*** Block opens ***
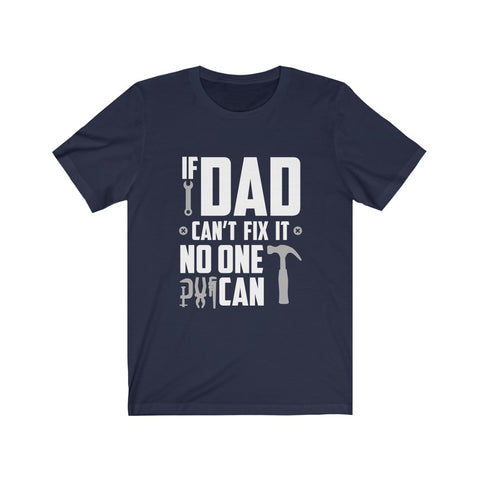 Image of If Dad Can't Fix it No One Can - Unisex Tee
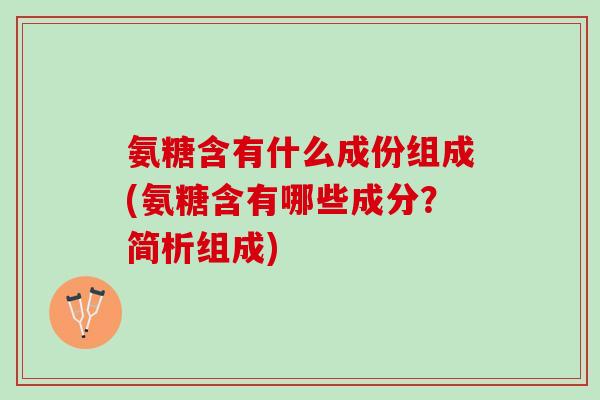 氨糖含有什么成份组成(氨糖含有哪些成分？简析组成)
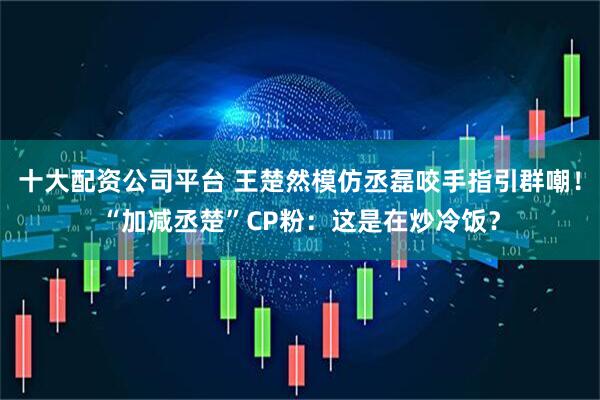 十大配资公司平台 王楚然模仿丞磊咬手指引群嘲！“加减丞楚”CP粉：这是在炒冷饭？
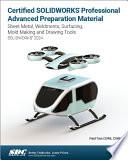Certified SOLIDWORKS Professional Advanced Preparation Material (SOLIDWORKS 2024)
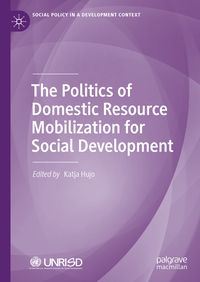 Produktbild: The Politics of Domestic Resource Mobilization for Social Development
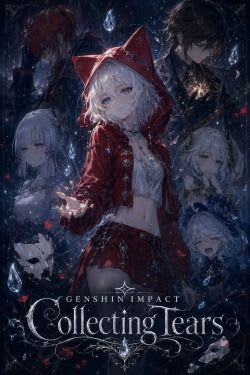 Genshin Impact: Collecting Tears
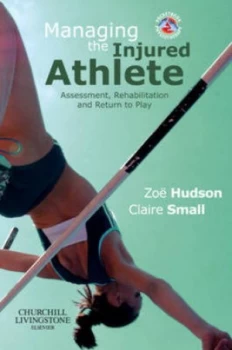 Image of Managing the Injured Athlete by Zo Hudson Paperback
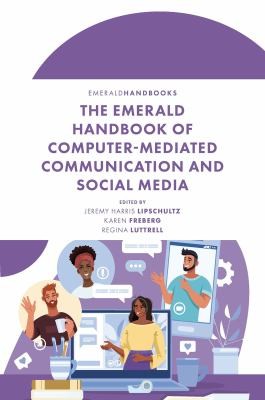 Cover for Emerald Handbook of Computer-Mediated Communication and Social Media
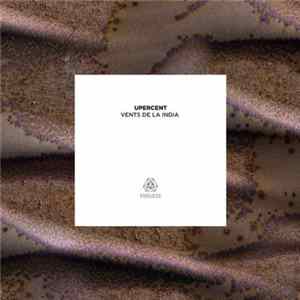 Upercent - Vents De La India FLAC album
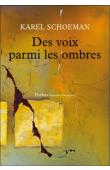 SCHOEMAN Karel - Des voix parmi les ombres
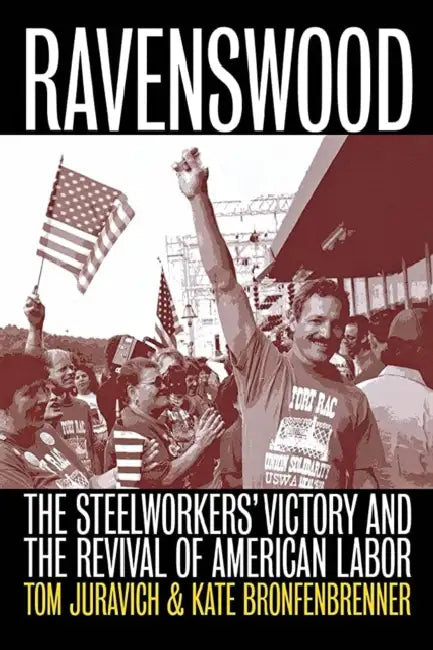 Ravenswood by Tom Juravich, Kate Bronfenbrenner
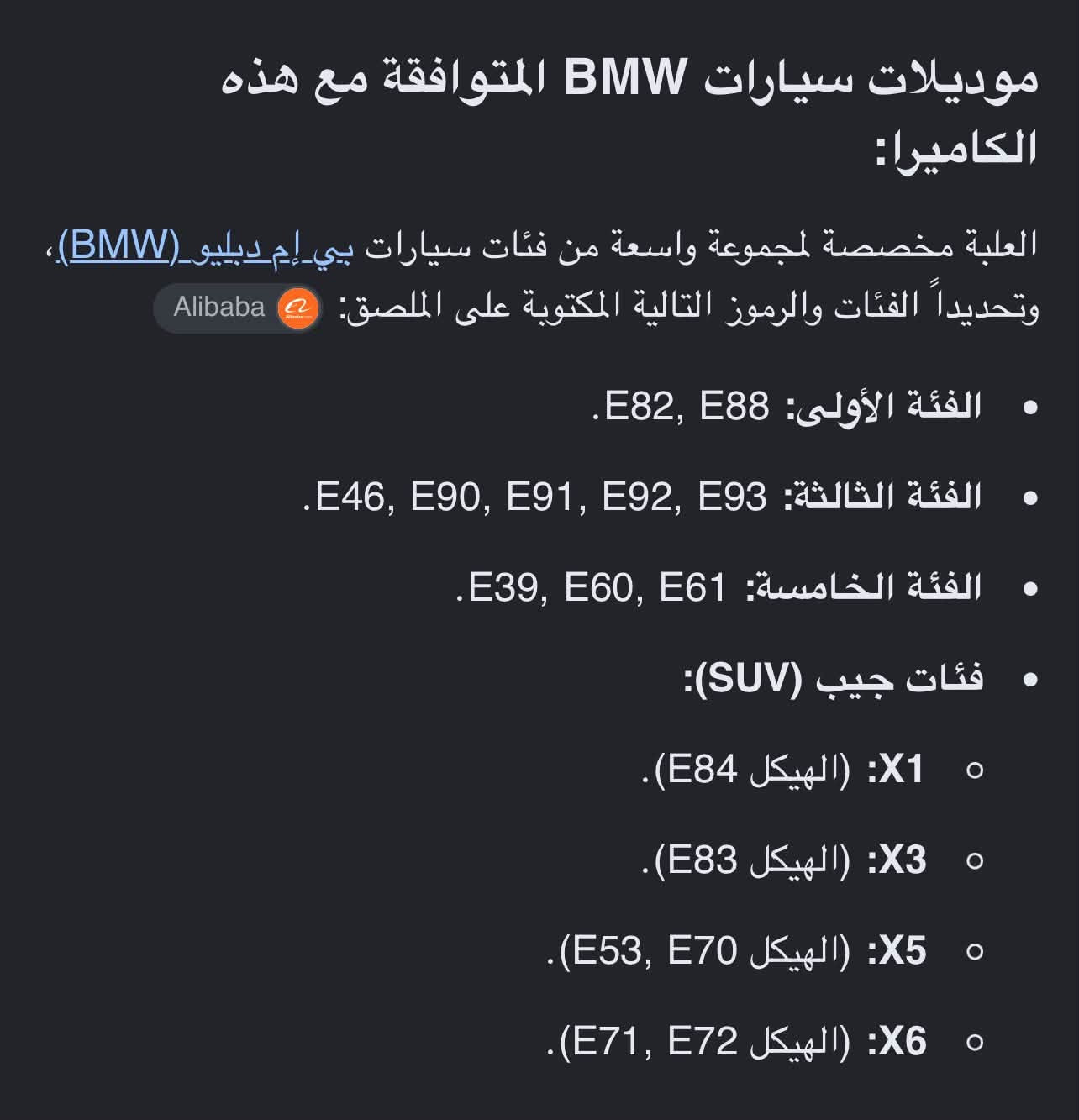 مواصفات الكاميرا: كاميرا رؤية خلفية مساعدة مخصصة للرجوع (Backup Reverse) بدقة عالية 2K ومزودة بعدسة عين السمكة المتطورة (Fisheye Lens) للحصول على زاوية رؤية عريضة جداً، وتدعم بث فيديو عالي الوضوح بتقنية AHD
الموديلات المتوافقة داخل المنشور السعر25

نص مكتوب في الصور:
- موديلات سيارات BMW المتوافقة مع هذه الكاميرا:
- العلبة مخصصة لمجموعة واسعة من فئات سيارات بي إم دبليو (BMW)، وتحديداً الفئات والرموز التالية المكتوبة على الملصق:
- • الفئة الأولى: E88, E82.
- • الفئة الثالثة: E93, E92, E91, E90, E46.
- • الفئة الخامسة: E61, E60, E39.
- • فئات جيب (SUV):
- ◦ X1: (الهيكل E84).
- ◦ X3: (الهيكل E83).
- ◦ X5: (الهيكل E70, E53).
- ◦ X6: (الهيكل E72, E71).
- Alibaba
*** Block closes ***
Task to carry out
How many lines of the records contain the string "فئات"? Case counts. Reply with the number only.

Solved problem
2